As I have read this scripture over the years, and talked with many people about it, I have often been puzzled about just what James is telling his readers, and us today.  As you think about this, the dawning of understanding arrives.  James is saying that God uses trials to prove us as believers.  He uses trials to teach us to lean on Him, trust in Him, follow Him, and show that this is really the life we have chosen and our faith is genuine.  He says the only way we can REALLY know we have surrendered our lives to Christ is when we face situations that tempt us to want to take matters into our own hands.

As this reality sets in, we are left with a series of questions. First, if God is so interested in developing our character, why are we so focused on Him delivering our comfort?  Second, if it is the trials that develop our faith, what are we doing to ourselves when we are praying for God to take away that development?  Third, do we eschew trials because we are afraid that our faith might not be genuine?  Fourth, do we have such a worldly list of values that we don’t want to submit to heavenly ones?

By trials God develops our character.  The verses plainly state this.  How did we get to the point that we became so focused on our comfort that we would consider trials as a reason to question God’s goodness instead of a reason to glorify Him?  What hold has this world on us that we would value a lack of development of our character simply because it is easier?  Is this what God has called us to?  Comfort?  Ease?  How does that interface with Jesus’ life and instructions?

We pray that God would grow our faith, but in the same prayer, we pray that He would take away the means whereby he would answer that very prayer.  Don’t get me wrong.  I don’t think anyone should be praying for more difficulty, but maybe our prayer should be for God to help us see His purpose in trials instead of just praying that they go away without us learning the lessons for which they were allowed.

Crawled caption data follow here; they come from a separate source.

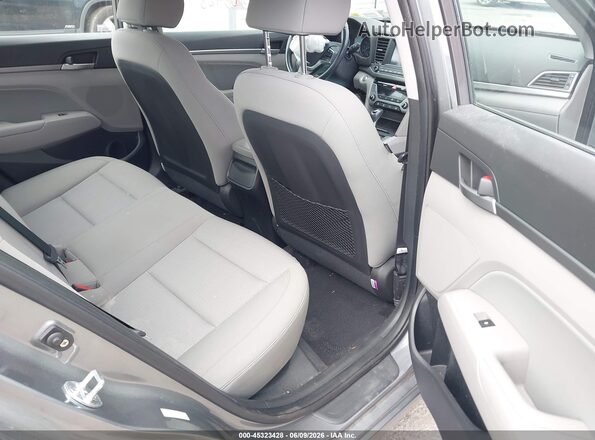 KMHD84LFXJU658237 2018 HYUNDAI ELANTRA Серый Вид наклейки с VIN-кодом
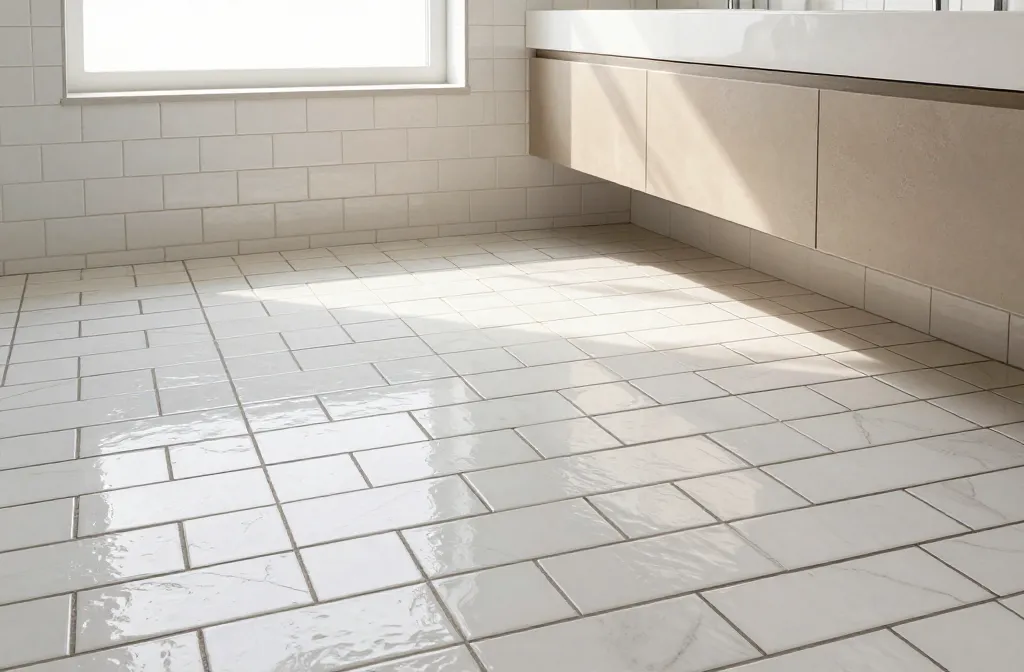 13 Small Bathroom Floor Tile Ideas for Tiny Baths That Wow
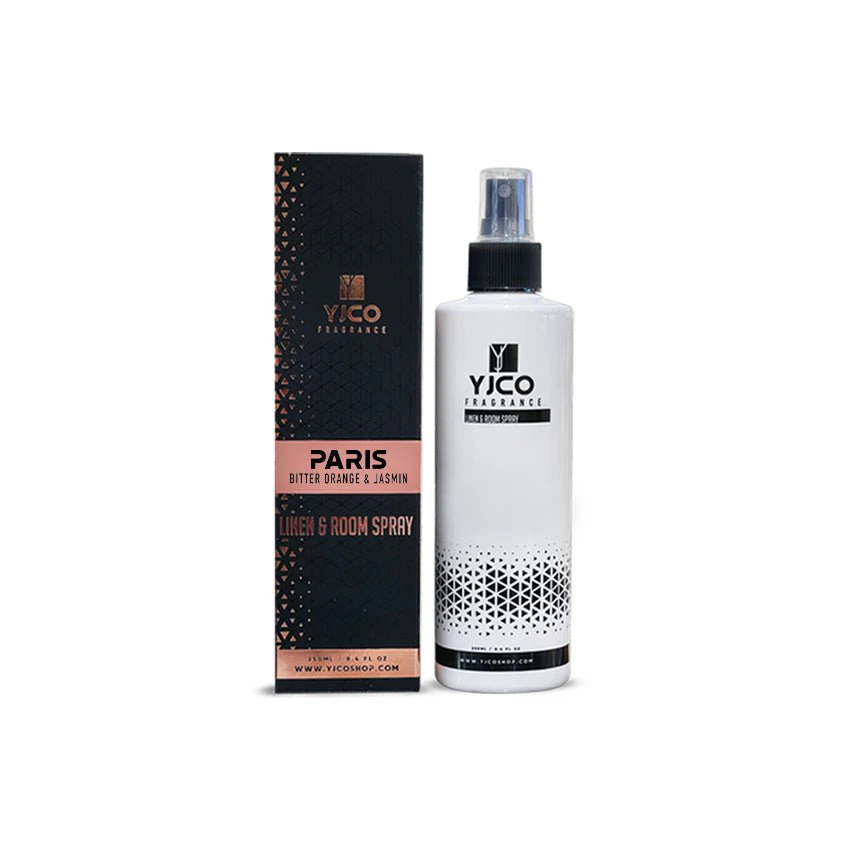 YJCO FRAGRANCE PARIS ROOM SPRAY & LINEN 250ML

We go to church and present a façade of having great faith.  We tell people we are blessed when asked.  We never allow anyone to see us sweat, struggle, or fail.  When a trials comes our way, do we attempt to avoid it because we are not sure that our faith is as rock solid as we would like for others, and maybe even ourselves, to think.  We get really nervous when trials come because we are not really sure we can hang on.  We think of death as the ultimate threat and are afraid that this might lead us to separation from God instead of eternity with Him.  Could this be a reason we so want trials to go away quickly?

Perhaps the reason that we prefer not to have trials is because we only value what we can touch, taste, see, smell, and hear.  Although we would deny being existentialists, maybe we show ourselves to be in that we do not value anything we cannot see.  Trials tend to take away, damage, or shrink the things we tend to lean on, so we do not want to have to deal with them because that is truly what we value and God, heaven, holiness, just don’t measure up.

While I cannot answer these questions for anyone other than myself, I am afraid that I stand accused by these scriptures way too often.  God, help me to value what you value and to love you so intensely that anything you allow into my life is seen as an opportunity to worship and glorify you.  When I fail, help me to follow.  When I endure, let me give you the glory.  Continue to make me more like You.